━━ SELECTED PASSAGE

For the 2012 season, the bowl had a new sponsor and a new name as it became the Buffalo Wild Wings Bowl.

==Teams==
After winning the 2010 Insight Bowl 27–24 over Missouri, the Iowa Hawkeyes are back to take on the Sooners of Oklahoma, which began the season as the top-ranked team in both the Associated Press and ESPN coaches’ polls. The two teams have met only once, in 1979 when Oklahoma defeated Iowa 21–6 in head coach Hayden Fry's second game. On that team were Bob Stoops, the current Oklahoma head coach, and Bruce Kittle, currently a Sooner assistant coach.

===Iowa===

The Hawkeyes opened the season unranked, and could not put together anything longer than a two-game winning streak during the 2011 season. The bright spot was a win over No. 13 Michigan at Kinnick Stadium. Iowa entered the Insight Bowl at 7–5 overall (4–4 B1G).

━━━━

▶ SET PROBLEM A
In the Insight Bowl passage, what was the score when Oklahoma defeated Iowa in 1979?
▶ SET PROBLEM B
Decide whether each statement agrees with the Insight Bowl passage, answering yes or no and quoting the words that settle it: (i) Iowa beat Missouri in the 2010 Insight Bowl. (ii) Iowa started the 2011 season as a ranked team. (iii) Iowa went into the Insight Bowl with a 4–4 conference record.
▶ SET PROBLEM C
Using the Insight Bowl passage, explain how the 1979 Iowa team is connected to Oklahoma's current coaching staff.
The data below this point come from a separate source.

━━ DATA EXTRACT

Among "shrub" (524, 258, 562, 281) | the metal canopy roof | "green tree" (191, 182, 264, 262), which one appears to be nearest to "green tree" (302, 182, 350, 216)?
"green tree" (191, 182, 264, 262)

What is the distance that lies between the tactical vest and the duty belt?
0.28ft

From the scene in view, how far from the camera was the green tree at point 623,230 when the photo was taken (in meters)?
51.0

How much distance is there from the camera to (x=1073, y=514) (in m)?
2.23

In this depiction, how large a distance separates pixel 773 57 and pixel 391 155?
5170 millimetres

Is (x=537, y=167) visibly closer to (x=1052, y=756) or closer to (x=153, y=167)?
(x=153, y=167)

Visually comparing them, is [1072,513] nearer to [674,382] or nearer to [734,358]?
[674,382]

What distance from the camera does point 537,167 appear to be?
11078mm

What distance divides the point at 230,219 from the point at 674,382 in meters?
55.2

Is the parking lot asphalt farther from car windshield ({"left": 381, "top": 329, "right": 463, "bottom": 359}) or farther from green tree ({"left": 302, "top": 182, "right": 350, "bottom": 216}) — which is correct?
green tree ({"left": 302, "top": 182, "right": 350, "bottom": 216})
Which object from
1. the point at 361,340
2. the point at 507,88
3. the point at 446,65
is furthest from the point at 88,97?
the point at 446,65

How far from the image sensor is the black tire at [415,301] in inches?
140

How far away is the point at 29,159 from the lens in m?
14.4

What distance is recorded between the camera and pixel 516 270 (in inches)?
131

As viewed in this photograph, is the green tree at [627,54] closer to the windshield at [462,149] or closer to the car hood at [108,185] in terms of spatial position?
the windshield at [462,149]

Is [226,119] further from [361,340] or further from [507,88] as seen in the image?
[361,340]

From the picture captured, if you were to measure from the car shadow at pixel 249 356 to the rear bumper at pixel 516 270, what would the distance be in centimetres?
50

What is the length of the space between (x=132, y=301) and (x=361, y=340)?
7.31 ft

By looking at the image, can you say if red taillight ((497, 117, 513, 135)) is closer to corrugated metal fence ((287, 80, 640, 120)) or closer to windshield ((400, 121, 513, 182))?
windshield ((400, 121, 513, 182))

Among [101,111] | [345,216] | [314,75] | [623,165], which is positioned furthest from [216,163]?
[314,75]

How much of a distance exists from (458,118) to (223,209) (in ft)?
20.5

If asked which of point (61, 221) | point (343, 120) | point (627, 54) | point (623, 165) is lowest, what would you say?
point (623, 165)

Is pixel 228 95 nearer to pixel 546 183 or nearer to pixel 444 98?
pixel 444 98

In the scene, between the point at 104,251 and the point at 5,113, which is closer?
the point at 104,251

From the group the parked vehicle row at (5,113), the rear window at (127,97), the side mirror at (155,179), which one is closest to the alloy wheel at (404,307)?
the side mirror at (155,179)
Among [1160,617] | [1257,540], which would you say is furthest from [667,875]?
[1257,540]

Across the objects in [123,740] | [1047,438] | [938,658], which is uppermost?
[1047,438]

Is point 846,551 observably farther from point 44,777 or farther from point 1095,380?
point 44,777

━━━━

▶ WRITTEN SOLUTION A
Oklahoma won 21–6.

▶ WRITTEN SOLUTION B
(i) Yes: "After winning the 2010 Insight Bowl 27–24 over Missouri"
(ii) No: "The Hawkeyes opened the season unranked"
(iii) Yes: "Iowa entered the Insight Bowl at 7–5 overall (4–4 B1G)"

▶ WRITTEN SOLUTION C
Bob Stoops and Bruce Kittle were on the 1979 Iowa team. Stoops is now the Oklahoma head coach, and Kittle is a Sooner assistant coach.